Directions for this task :: Beneath this line are the data; copy exactly the part of them that opens with the line containing "2. Latar Belakang" and closes with the line containing "Jika dilihat sedikit", and only that part.
[Listed entries — start]
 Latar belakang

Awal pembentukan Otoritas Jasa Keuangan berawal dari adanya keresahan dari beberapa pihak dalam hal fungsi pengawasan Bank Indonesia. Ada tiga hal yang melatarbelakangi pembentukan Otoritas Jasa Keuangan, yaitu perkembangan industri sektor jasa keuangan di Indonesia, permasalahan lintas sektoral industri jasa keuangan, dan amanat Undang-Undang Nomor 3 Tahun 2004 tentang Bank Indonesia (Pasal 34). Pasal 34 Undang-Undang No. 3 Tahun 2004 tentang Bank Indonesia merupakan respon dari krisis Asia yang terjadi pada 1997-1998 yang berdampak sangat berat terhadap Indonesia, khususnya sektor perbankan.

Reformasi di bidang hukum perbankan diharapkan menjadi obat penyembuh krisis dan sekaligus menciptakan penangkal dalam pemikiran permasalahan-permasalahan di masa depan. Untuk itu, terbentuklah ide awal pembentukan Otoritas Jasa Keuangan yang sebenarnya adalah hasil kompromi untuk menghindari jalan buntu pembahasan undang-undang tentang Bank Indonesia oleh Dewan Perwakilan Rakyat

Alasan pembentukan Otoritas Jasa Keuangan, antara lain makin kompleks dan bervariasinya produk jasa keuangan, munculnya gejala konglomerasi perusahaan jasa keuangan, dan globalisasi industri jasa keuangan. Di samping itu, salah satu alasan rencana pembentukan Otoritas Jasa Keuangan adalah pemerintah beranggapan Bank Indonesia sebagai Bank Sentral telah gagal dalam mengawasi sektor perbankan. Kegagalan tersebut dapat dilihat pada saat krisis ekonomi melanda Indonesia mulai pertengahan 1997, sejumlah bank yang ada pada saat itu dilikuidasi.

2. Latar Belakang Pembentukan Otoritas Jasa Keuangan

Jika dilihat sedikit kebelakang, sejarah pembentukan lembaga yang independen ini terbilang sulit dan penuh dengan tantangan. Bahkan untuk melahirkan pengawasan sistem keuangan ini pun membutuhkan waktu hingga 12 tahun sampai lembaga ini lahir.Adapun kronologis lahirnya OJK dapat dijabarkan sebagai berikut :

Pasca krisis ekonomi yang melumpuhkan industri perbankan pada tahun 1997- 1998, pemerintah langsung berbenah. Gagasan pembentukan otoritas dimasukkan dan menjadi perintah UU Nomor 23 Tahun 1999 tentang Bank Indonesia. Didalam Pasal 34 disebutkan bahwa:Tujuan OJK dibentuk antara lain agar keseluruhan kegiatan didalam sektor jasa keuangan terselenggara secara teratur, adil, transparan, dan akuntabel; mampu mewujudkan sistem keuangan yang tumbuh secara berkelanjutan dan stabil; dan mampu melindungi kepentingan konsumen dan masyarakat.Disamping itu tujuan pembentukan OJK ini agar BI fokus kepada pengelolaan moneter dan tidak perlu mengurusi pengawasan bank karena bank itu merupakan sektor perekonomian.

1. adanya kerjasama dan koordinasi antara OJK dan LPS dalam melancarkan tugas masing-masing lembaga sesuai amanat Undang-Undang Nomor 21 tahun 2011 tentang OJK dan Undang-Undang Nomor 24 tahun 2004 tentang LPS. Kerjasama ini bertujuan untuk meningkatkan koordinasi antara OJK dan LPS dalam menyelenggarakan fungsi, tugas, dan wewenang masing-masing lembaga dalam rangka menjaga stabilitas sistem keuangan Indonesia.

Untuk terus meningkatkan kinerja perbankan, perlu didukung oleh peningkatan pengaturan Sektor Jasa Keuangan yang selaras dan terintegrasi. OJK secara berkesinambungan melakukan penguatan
[Listed entries — finish]
[Listed entries — start]
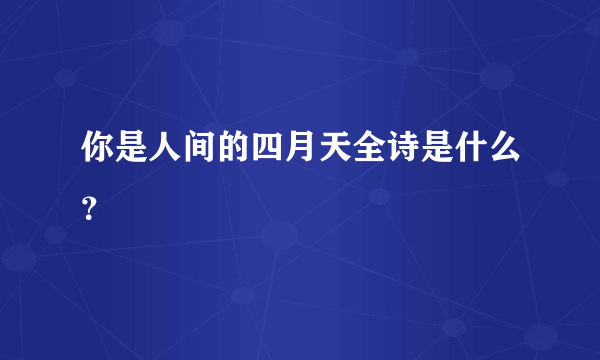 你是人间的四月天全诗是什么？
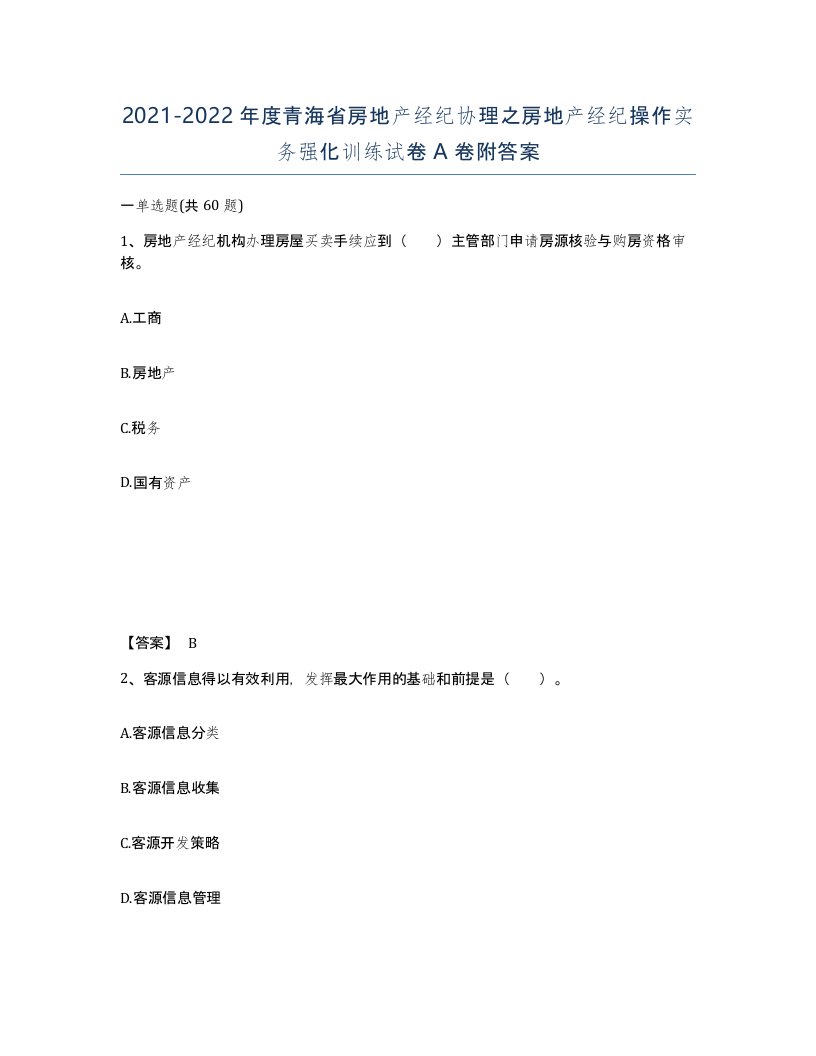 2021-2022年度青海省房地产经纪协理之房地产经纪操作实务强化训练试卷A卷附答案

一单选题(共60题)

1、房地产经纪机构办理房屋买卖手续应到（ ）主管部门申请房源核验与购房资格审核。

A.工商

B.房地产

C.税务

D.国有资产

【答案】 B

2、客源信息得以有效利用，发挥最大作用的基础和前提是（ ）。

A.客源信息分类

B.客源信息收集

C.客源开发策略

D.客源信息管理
[Listed entries — finish]
Your response ::
2. Latar Belakang Pembentukan Otoritas Jasa Keuangan

Jika dilihat sedikit kebelakang, sejarah pembentukan lembaga yang independen ini terbilang sulit dan penuh dengan tantangan. Bahkan untuk melahirkan pengawasan sistem keuangan ini pun membutuhkan waktu hingga 12 tahun sampai lembaga ini lahir.Adapun kronologis lahirnya OJK dapat dijabarkan sebagai berikut :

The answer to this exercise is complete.